Along the so-called Demilitarized Zone that divides South Korea from North Korea, only about 2,000 yards of wasteland separate hundreds of thousands of battle-ready troops backed by enough artillery to obliterate each other within a few hours.
Over the decades, sporadic gun battles have taken the lives of scores of soldiers on both sides. The Communist regime still sends spies and saboteurs and now drones south, keeping the war at a low boil. Naval and air clashes regularly erupt. Just south of the DMZ, South Korea keeps finding tunnels big enough to rush thousands of Communist soldiers south in an hour.
“The most dangerous place on Earth,” President Bill Clinton once called the Korean Peninsula, and it’s probably gotten more dangerous since he said that two decades ago. Following a searing U.N. condemnation this month of its Soviet-style gulags and other human rights outrages, Pyongyang threatened a fourth nuclear weapon test.
Such grandiose brinksmanship is typical of the regime. Last year, North Korea rattled its missiles at Hawaii, Guam and Washington, D.C. (no matter that it can’t yet reach them) as well as South Korea.
Faced with such threats over the years, the U.S. has embraced its own doomsday scenario. After meeting with the U.S. commander in South Korea when he was defense secretary in 2012, Leon Panetta said he had a “powerful sense that war in that region was neither hypothetical nor remote, but ever-present and imminent,” he recalls in his memoir. If the Communists invaded en masse, he wrote, the U.S. would use “nuclear weapons, if necessary.”
All of which makes Korea a kind of Cold War theater of the absurd, frozen in amber. Outright war is unthinkable, suicidal. Yet both sides talk about a future “reunification” based on the triumph of one side over the other.

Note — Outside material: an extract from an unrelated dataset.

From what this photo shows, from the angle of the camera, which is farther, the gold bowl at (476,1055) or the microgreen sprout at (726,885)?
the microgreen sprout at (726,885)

Most observers think China will never permit a North Korean collapse, in part because it would propel millions of refugees into its territory, not to mention open the gates to a U.S -South Korean advance to its doorstep. Nevertheless, officials in Seoul recently showed off its Ministry of Unification, which has an annual budget of about $180 million and 200 staffers (augmented by 600 government advisers) dreaming about the future, “so people won’t be caught off guard when it actually happens,” as a slideshow there instructed the visiting reporters. Plus, according to South Korea’s JoongAng Daily, the government has budgeted as much as $500 billion for “a possible sudden collapse of [the North Korean] government or another kind of rapid and unexpected reunification.”